Résumé
Notre époque est celle de la crise : mais une crise n’est jamais que la phase critique atteinte par un processus de plus lointaine provenance. La crise contemporaine est ainsi révélation, à la fois de la dépendance de notre époque à l’endroit de l’histoire dont elle procède et de l’essence même de cette histoire : la pensée de la crise impose de la concevoir comme accomplissement d’un destin qu’il s’agit de mettre au jour.
La logique de ce destin est restituée à partir de Hegel, qui découvre dans l’histoire un processus de totalisation achevé dans la « totalité autonome » de l’État, régie par la terreur et la guerre. Cette figure de l’État correspond au concept de totalitarisme, qu’il importe alors d’étudier. Or ce que montre le nazisme, caractérisé par la désintégration de l’appareil d’État, c’est que le totalitarisme n’est pas forcément étatique : il existe un processus immanent de totalisation dont les régimes totalitaires ne furent que des phénomènes dérivés.

__Consignes__
A: D'après le résumé, pourquoi le totalitarisme n'est-il pas forcément étatique ? Répondez en une à trois phrases.
B: Recopiez fidèlement le passage du résumé qui commence par « La logique de » et se poursuit jusqu'à « des phénomènes dérivés. ».

__Extrait de données__
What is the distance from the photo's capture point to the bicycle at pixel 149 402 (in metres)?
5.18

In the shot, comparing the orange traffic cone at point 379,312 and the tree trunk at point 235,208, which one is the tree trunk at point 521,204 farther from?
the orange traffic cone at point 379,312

__Problèmes résolus__
A: Le nazisme s'est caractérisé par la désintégration de l'appareil d'État. Il montre ainsi qu'il existe un processus immanent de totalisation, dont les régimes totalitaires ne furent que des phénomènes dérivés.

B:
La logique de ce destin est restituée à partir de Hegel, qui découvre dans l’histoire un processus de totalisation achevé dans la « totalité autonome » de l’État, régie par la terreur et la guerre. Cette figure de l’État correspond au concept de totalitarisme, qu’il importe alors d’étudier. Or ce que montre le nazisme, caractérisé par la désintégration de l’appareil d’État, c’est que le totalitarisme n’est pas forcément étatique : il existe un processus immanent de totalisation dont les régimes totalitaires ne furent que des phénomènes dérivés.